** Text passage **
# About lith printing



## Rollei12 (May 11, 2016)

I just got interested in lith printing on learning you can do it by using just normal enlarging papers.  I thought lith printing was done by contact printing.

So what is the best paper for it?  I've read a bunch of people name some names that just don't show up on Google searches (for canada stores anyway) but read that normal Ilford fiber paper works okay.  Has anyone tried lith printing with Ilford FB paper?  Is it okay?

Also can you tell me the steps involved with it?  I know FB paper takes a bit more work with washing and another bath (that soapy bath that takes out the fixer faster).  Can you use that soapy bath for lith printing?

The steps involved would be appreciated!  Like:

1: develop paper
2: stop / fix paper, 

etc, etc...


----------



## terri (May 20, 2016)

** Listed records **
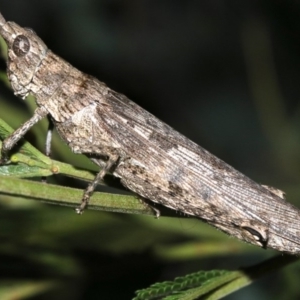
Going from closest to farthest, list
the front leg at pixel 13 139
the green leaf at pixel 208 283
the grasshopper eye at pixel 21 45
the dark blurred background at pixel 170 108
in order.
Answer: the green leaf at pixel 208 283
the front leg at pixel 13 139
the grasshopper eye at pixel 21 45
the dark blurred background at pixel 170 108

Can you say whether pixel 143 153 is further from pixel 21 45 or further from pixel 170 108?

* * *

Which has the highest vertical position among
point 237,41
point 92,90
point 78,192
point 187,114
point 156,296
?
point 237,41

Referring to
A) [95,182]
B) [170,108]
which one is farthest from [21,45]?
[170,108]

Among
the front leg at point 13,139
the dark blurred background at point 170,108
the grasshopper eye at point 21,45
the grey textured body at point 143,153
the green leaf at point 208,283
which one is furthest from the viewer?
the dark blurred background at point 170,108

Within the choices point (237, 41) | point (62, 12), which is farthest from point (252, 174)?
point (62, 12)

** Written exercise **
From the lith printing thread above, repeat verbatim the stretch that starts at "# About lith" and stops after "by contact printing.".

** Exercise solution **
# About lith printing



## Rollei12 (May 11, 2016)

I just got interested in lith printing on learning you can do it by using just normal enlarging papers.  I thought lith printing was done by contact printing.